Part of the turf that goes with pastoring Southern Baptist churches is the annual tipping of the hat to international missions under the banner of Lottie Moon. At least that’s how I viewed it for many years: “It’s Lottie time again, let me work up a missions sermon and slide it in somewhere between Thanksgiving and Christmas.”
It wasn’t that I didn’t care, but reaching the nations just wasn’t high on my priority list. I had bigger, closer fish to fry in reaching a community and growing a church.
It’s what I prepared for in seminary. Some of us “preacher boy” students were perplexed by our classmates who were preparing for the mission field. We didn’t understand their devotion to far-flung peoples. We were bemused by the “missionary shirts” some of them wore (if you know, you know). They’d graduate and go off to do their thing, whatever that was — but we “normal” folks intended to become pastors who would lead churches to grow.

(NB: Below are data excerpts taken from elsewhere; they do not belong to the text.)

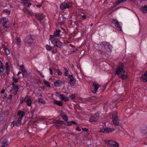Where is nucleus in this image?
<instances>
[{
	"label": "nucleus",
	"instance_id": "f257e3e1",
	"mask_svg": "<svg viewBox=\"0 0 147 147\" xmlns=\"http://www.w3.org/2000/svg\"><path fill=\"white\" fill-rule=\"evenodd\" d=\"M35 37L33 35H29L27 36L24 39V43L26 46H28L33 43Z\"/></svg>",
	"mask_w": 147,
	"mask_h": 147
},
{
	"label": "nucleus",
	"instance_id": "f03ea898",
	"mask_svg": "<svg viewBox=\"0 0 147 147\" xmlns=\"http://www.w3.org/2000/svg\"><path fill=\"white\" fill-rule=\"evenodd\" d=\"M50 40L54 46H56L59 49L62 48L63 43L57 38H54L51 37V40Z\"/></svg>",
	"mask_w": 147,
	"mask_h": 147
},
{
	"label": "nucleus",
	"instance_id": "7ed1b4c3",
	"mask_svg": "<svg viewBox=\"0 0 147 147\" xmlns=\"http://www.w3.org/2000/svg\"><path fill=\"white\" fill-rule=\"evenodd\" d=\"M72 6V3L67 2H63L60 5V8L61 9H64L66 8H69Z\"/></svg>",
	"mask_w": 147,
	"mask_h": 147
},
{
	"label": "nucleus",
	"instance_id": "20e7f679",
	"mask_svg": "<svg viewBox=\"0 0 147 147\" xmlns=\"http://www.w3.org/2000/svg\"><path fill=\"white\" fill-rule=\"evenodd\" d=\"M124 67V64L121 62H120L117 66V68L116 69L115 73L122 72L126 73V71L124 70H123V68Z\"/></svg>",
	"mask_w": 147,
	"mask_h": 147
},
{
	"label": "nucleus",
	"instance_id": "39448f33",
	"mask_svg": "<svg viewBox=\"0 0 147 147\" xmlns=\"http://www.w3.org/2000/svg\"><path fill=\"white\" fill-rule=\"evenodd\" d=\"M106 143L111 147H118L119 146V143L114 141L107 140L106 142Z\"/></svg>",
	"mask_w": 147,
	"mask_h": 147
},
{
	"label": "nucleus",
	"instance_id": "423d86ee",
	"mask_svg": "<svg viewBox=\"0 0 147 147\" xmlns=\"http://www.w3.org/2000/svg\"><path fill=\"white\" fill-rule=\"evenodd\" d=\"M67 80L71 86H74L76 84V79L73 77L72 75L68 76Z\"/></svg>",
	"mask_w": 147,
	"mask_h": 147
},
{
	"label": "nucleus",
	"instance_id": "0eeeda50",
	"mask_svg": "<svg viewBox=\"0 0 147 147\" xmlns=\"http://www.w3.org/2000/svg\"><path fill=\"white\" fill-rule=\"evenodd\" d=\"M112 23L115 25V26L117 30L120 31H122L121 27L120 26L119 22L116 19H114L112 21Z\"/></svg>",
	"mask_w": 147,
	"mask_h": 147
},
{
	"label": "nucleus",
	"instance_id": "6e6552de",
	"mask_svg": "<svg viewBox=\"0 0 147 147\" xmlns=\"http://www.w3.org/2000/svg\"><path fill=\"white\" fill-rule=\"evenodd\" d=\"M114 130V129L113 128L101 127L100 129V132L106 133L111 132Z\"/></svg>",
	"mask_w": 147,
	"mask_h": 147
},
{
	"label": "nucleus",
	"instance_id": "1a4fd4ad",
	"mask_svg": "<svg viewBox=\"0 0 147 147\" xmlns=\"http://www.w3.org/2000/svg\"><path fill=\"white\" fill-rule=\"evenodd\" d=\"M61 30H56L54 32L53 35H50L49 40H51V38L52 37L54 38H56L55 37H58L61 36L62 34H61Z\"/></svg>",
	"mask_w": 147,
	"mask_h": 147
},
{
	"label": "nucleus",
	"instance_id": "9d476101",
	"mask_svg": "<svg viewBox=\"0 0 147 147\" xmlns=\"http://www.w3.org/2000/svg\"><path fill=\"white\" fill-rule=\"evenodd\" d=\"M92 86L93 88L92 89L91 92L92 93L95 94L97 90L100 86L97 83L94 82L93 83Z\"/></svg>",
	"mask_w": 147,
	"mask_h": 147
},
{
	"label": "nucleus",
	"instance_id": "9b49d317",
	"mask_svg": "<svg viewBox=\"0 0 147 147\" xmlns=\"http://www.w3.org/2000/svg\"><path fill=\"white\" fill-rule=\"evenodd\" d=\"M53 123L55 125L58 127H59L62 125V124L66 125L65 122L63 121L59 120H55L53 121Z\"/></svg>",
	"mask_w": 147,
	"mask_h": 147
},
{
	"label": "nucleus",
	"instance_id": "f8f14e48",
	"mask_svg": "<svg viewBox=\"0 0 147 147\" xmlns=\"http://www.w3.org/2000/svg\"><path fill=\"white\" fill-rule=\"evenodd\" d=\"M101 45L102 46L101 49L100 50L99 52V53L101 54L105 53L106 52V46H108L107 44L105 43V42H102Z\"/></svg>",
	"mask_w": 147,
	"mask_h": 147
},
{
	"label": "nucleus",
	"instance_id": "ddd939ff",
	"mask_svg": "<svg viewBox=\"0 0 147 147\" xmlns=\"http://www.w3.org/2000/svg\"><path fill=\"white\" fill-rule=\"evenodd\" d=\"M1 22L4 28H8L9 27V22L5 18L1 19Z\"/></svg>",
	"mask_w": 147,
	"mask_h": 147
},
{
	"label": "nucleus",
	"instance_id": "4468645a",
	"mask_svg": "<svg viewBox=\"0 0 147 147\" xmlns=\"http://www.w3.org/2000/svg\"><path fill=\"white\" fill-rule=\"evenodd\" d=\"M9 113V111L8 110L4 111L0 114V119L2 117H3L2 119H6L8 117Z\"/></svg>",
	"mask_w": 147,
	"mask_h": 147
},
{
	"label": "nucleus",
	"instance_id": "2eb2a0df",
	"mask_svg": "<svg viewBox=\"0 0 147 147\" xmlns=\"http://www.w3.org/2000/svg\"><path fill=\"white\" fill-rule=\"evenodd\" d=\"M124 73H123L122 72H118L115 73V74L117 75L119 78L123 80H124L128 78V76L126 74H124Z\"/></svg>",
	"mask_w": 147,
	"mask_h": 147
},
{
	"label": "nucleus",
	"instance_id": "dca6fc26",
	"mask_svg": "<svg viewBox=\"0 0 147 147\" xmlns=\"http://www.w3.org/2000/svg\"><path fill=\"white\" fill-rule=\"evenodd\" d=\"M25 102L27 103V105L28 106H31L32 101L31 97L30 96H26L25 98Z\"/></svg>",
	"mask_w": 147,
	"mask_h": 147
},
{
	"label": "nucleus",
	"instance_id": "f3484780",
	"mask_svg": "<svg viewBox=\"0 0 147 147\" xmlns=\"http://www.w3.org/2000/svg\"><path fill=\"white\" fill-rule=\"evenodd\" d=\"M35 16L39 21H40L44 18L45 16L42 13L41 14L36 13L35 15Z\"/></svg>",
	"mask_w": 147,
	"mask_h": 147
},
{
	"label": "nucleus",
	"instance_id": "a211bd4d",
	"mask_svg": "<svg viewBox=\"0 0 147 147\" xmlns=\"http://www.w3.org/2000/svg\"><path fill=\"white\" fill-rule=\"evenodd\" d=\"M64 82L58 80L54 82V85L55 87H59L64 84Z\"/></svg>",
	"mask_w": 147,
	"mask_h": 147
},
{
	"label": "nucleus",
	"instance_id": "6ab92c4d",
	"mask_svg": "<svg viewBox=\"0 0 147 147\" xmlns=\"http://www.w3.org/2000/svg\"><path fill=\"white\" fill-rule=\"evenodd\" d=\"M8 142L7 140H3L1 143V147H6L8 145Z\"/></svg>",
	"mask_w": 147,
	"mask_h": 147
},
{
	"label": "nucleus",
	"instance_id": "aec40b11",
	"mask_svg": "<svg viewBox=\"0 0 147 147\" xmlns=\"http://www.w3.org/2000/svg\"><path fill=\"white\" fill-rule=\"evenodd\" d=\"M22 1L23 2V4L27 7H29L32 5V4L30 3L29 0H22Z\"/></svg>",
	"mask_w": 147,
	"mask_h": 147
},
{
	"label": "nucleus",
	"instance_id": "412c9836",
	"mask_svg": "<svg viewBox=\"0 0 147 147\" xmlns=\"http://www.w3.org/2000/svg\"><path fill=\"white\" fill-rule=\"evenodd\" d=\"M25 114V113L24 111H21L20 110H19L18 111V115L19 116V117H20L21 118V119H22Z\"/></svg>",
	"mask_w": 147,
	"mask_h": 147
},
{
	"label": "nucleus",
	"instance_id": "4be33fe9",
	"mask_svg": "<svg viewBox=\"0 0 147 147\" xmlns=\"http://www.w3.org/2000/svg\"><path fill=\"white\" fill-rule=\"evenodd\" d=\"M140 11H142L145 14L147 13V5H144L143 7H140Z\"/></svg>",
	"mask_w": 147,
	"mask_h": 147
},
{
	"label": "nucleus",
	"instance_id": "5701e85b",
	"mask_svg": "<svg viewBox=\"0 0 147 147\" xmlns=\"http://www.w3.org/2000/svg\"><path fill=\"white\" fill-rule=\"evenodd\" d=\"M141 78L143 80L144 82H147V71L142 75Z\"/></svg>",
	"mask_w": 147,
	"mask_h": 147
},
{
	"label": "nucleus",
	"instance_id": "b1692460",
	"mask_svg": "<svg viewBox=\"0 0 147 147\" xmlns=\"http://www.w3.org/2000/svg\"><path fill=\"white\" fill-rule=\"evenodd\" d=\"M98 120V118L94 116H91L90 117L89 121L90 122L97 121Z\"/></svg>",
	"mask_w": 147,
	"mask_h": 147
},
{
	"label": "nucleus",
	"instance_id": "393cba45",
	"mask_svg": "<svg viewBox=\"0 0 147 147\" xmlns=\"http://www.w3.org/2000/svg\"><path fill=\"white\" fill-rule=\"evenodd\" d=\"M118 119L117 112L116 111H114L112 113V120Z\"/></svg>",
	"mask_w": 147,
	"mask_h": 147
},
{
	"label": "nucleus",
	"instance_id": "a878e982",
	"mask_svg": "<svg viewBox=\"0 0 147 147\" xmlns=\"http://www.w3.org/2000/svg\"><path fill=\"white\" fill-rule=\"evenodd\" d=\"M46 103L45 101L42 97L38 98L37 101V103L38 104H39L40 103L43 104H45Z\"/></svg>",
	"mask_w": 147,
	"mask_h": 147
},
{
	"label": "nucleus",
	"instance_id": "bb28decb",
	"mask_svg": "<svg viewBox=\"0 0 147 147\" xmlns=\"http://www.w3.org/2000/svg\"><path fill=\"white\" fill-rule=\"evenodd\" d=\"M113 124L115 126H118L119 124V120L118 119L112 120Z\"/></svg>",
	"mask_w": 147,
	"mask_h": 147
},
{
	"label": "nucleus",
	"instance_id": "cd10ccee",
	"mask_svg": "<svg viewBox=\"0 0 147 147\" xmlns=\"http://www.w3.org/2000/svg\"><path fill=\"white\" fill-rule=\"evenodd\" d=\"M54 103L60 106H62L63 104L62 101H58L57 100H55L53 102Z\"/></svg>",
	"mask_w": 147,
	"mask_h": 147
},
{
	"label": "nucleus",
	"instance_id": "c85d7f7f",
	"mask_svg": "<svg viewBox=\"0 0 147 147\" xmlns=\"http://www.w3.org/2000/svg\"><path fill=\"white\" fill-rule=\"evenodd\" d=\"M76 124L77 123L76 122L71 121L67 122L66 125L67 126H71Z\"/></svg>",
	"mask_w": 147,
	"mask_h": 147
},
{
	"label": "nucleus",
	"instance_id": "c756f323",
	"mask_svg": "<svg viewBox=\"0 0 147 147\" xmlns=\"http://www.w3.org/2000/svg\"><path fill=\"white\" fill-rule=\"evenodd\" d=\"M22 119L20 117H19L17 121L16 122V125L17 126H20L21 124V121Z\"/></svg>",
	"mask_w": 147,
	"mask_h": 147
},
{
	"label": "nucleus",
	"instance_id": "7c9ffc66",
	"mask_svg": "<svg viewBox=\"0 0 147 147\" xmlns=\"http://www.w3.org/2000/svg\"><path fill=\"white\" fill-rule=\"evenodd\" d=\"M18 86L19 85L18 84H16V85L13 87V89L15 90V95L17 93V92L19 89Z\"/></svg>",
	"mask_w": 147,
	"mask_h": 147
},
{
	"label": "nucleus",
	"instance_id": "2f4dec72",
	"mask_svg": "<svg viewBox=\"0 0 147 147\" xmlns=\"http://www.w3.org/2000/svg\"><path fill=\"white\" fill-rule=\"evenodd\" d=\"M60 99L65 102L69 100V98L67 97L64 96L63 95L61 97Z\"/></svg>",
	"mask_w": 147,
	"mask_h": 147
},
{
	"label": "nucleus",
	"instance_id": "473e14b6",
	"mask_svg": "<svg viewBox=\"0 0 147 147\" xmlns=\"http://www.w3.org/2000/svg\"><path fill=\"white\" fill-rule=\"evenodd\" d=\"M64 70L65 71L64 72V75L65 76H68L69 74V71L65 67H63Z\"/></svg>",
	"mask_w": 147,
	"mask_h": 147
},
{
	"label": "nucleus",
	"instance_id": "72a5a7b5",
	"mask_svg": "<svg viewBox=\"0 0 147 147\" xmlns=\"http://www.w3.org/2000/svg\"><path fill=\"white\" fill-rule=\"evenodd\" d=\"M54 70L57 73L58 75L61 76L62 75V72L59 69H54Z\"/></svg>",
	"mask_w": 147,
	"mask_h": 147
},
{
	"label": "nucleus",
	"instance_id": "f704fd0d",
	"mask_svg": "<svg viewBox=\"0 0 147 147\" xmlns=\"http://www.w3.org/2000/svg\"><path fill=\"white\" fill-rule=\"evenodd\" d=\"M45 47L46 49L48 51H50L53 49V48L52 47L48 45H45Z\"/></svg>",
	"mask_w": 147,
	"mask_h": 147
},
{
	"label": "nucleus",
	"instance_id": "c9c22d12",
	"mask_svg": "<svg viewBox=\"0 0 147 147\" xmlns=\"http://www.w3.org/2000/svg\"><path fill=\"white\" fill-rule=\"evenodd\" d=\"M142 132L144 134L147 133V126L144 127L142 128Z\"/></svg>",
	"mask_w": 147,
	"mask_h": 147
},
{
	"label": "nucleus",
	"instance_id": "e433bc0d",
	"mask_svg": "<svg viewBox=\"0 0 147 147\" xmlns=\"http://www.w3.org/2000/svg\"><path fill=\"white\" fill-rule=\"evenodd\" d=\"M127 0H118L115 3V4L116 5H118L121 3H123V2H126Z\"/></svg>",
	"mask_w": 147,
	"mask_h": 147
},
{
	"label": "nucleus",
	"instance_id": "4c0bfd02",
	"mask_svg": "<svg viewBox=\"0 0 147 147\" xmlns=\"http://www.w3.org/2000/svg\"><path fill=\"white\" fill-rule=\"evenodd\" d=\"M15 40H16V42L18 45H19V44L21 42L20 39L18 37H16L15 38Z\"/></svg>",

Once in full-time ministry, I did the annual Lottie cycle for a number of years: Announce it, preach on it, give to it, and move on. But early in my third pastorate, I discovered that a number of my church members regularly participated in international mission projects.
I was going to have to up my game. How could I lead an actively “going” congregation if I wasn’t into it myself? I needed to go, earn my international missions merit-badge, and then get back into the office and the pulpit as soon as possible.
So, I joined a team from our church that went into Southeast Asia to hold mobile medical clinics in villages. I served mainly as the waiting-room evangelist.
One afternoon, three of us decided to walk up a path into the thick of the village to see what God might do. As noble as that might sound, we didn’t really want to go; we guilted ourselves into it.
We quickly encountered a Christian villager who asked us to go share with her non-believing (and highly resistant) husband. She led us to her bamboo house, let us in … and immediately left. We looked at each other and then at her husband, who was standing there, unsmiling. He invited us to sit. Then, through our translator, we launched into our unsolicited gospel presentation. It met with silence.
As we finished, the husband stood and walked to the far side of the room. He reached for a blade that was hanging on the wall. He pivoted and started walking in our direction.
Our hearts began to pound. Failing to sound calm, we were frantically asking our translator: “What’s going on? What’s he going to do?” He stopped about five feet away from us. The translator spoke to the man but got no answer.
Instead, the man raised the blade and put it to his own wrist. In half a second, our fear turned to relief, then to a different dread — but he put the tip of the blade under the woven bracelet he was wearing. It was the decades-worn symbol of his lifelong bondage to the demonic “god” of his village. With a flick, he severed the bracelet, which fell to the dirt floor. He put down the blade and asked Jesus to save him.
Two people repented that day: the man, and me. I returned to my office and pulpit all right, but with a new priority: doing my part to physically help take the gospel to the ends of the earth. Our 2023 South Carolina Baptist Convention theme is: “Let’s Go!” I pray that as many of our pastors as possible will personally engage lostness overseas in the coming year.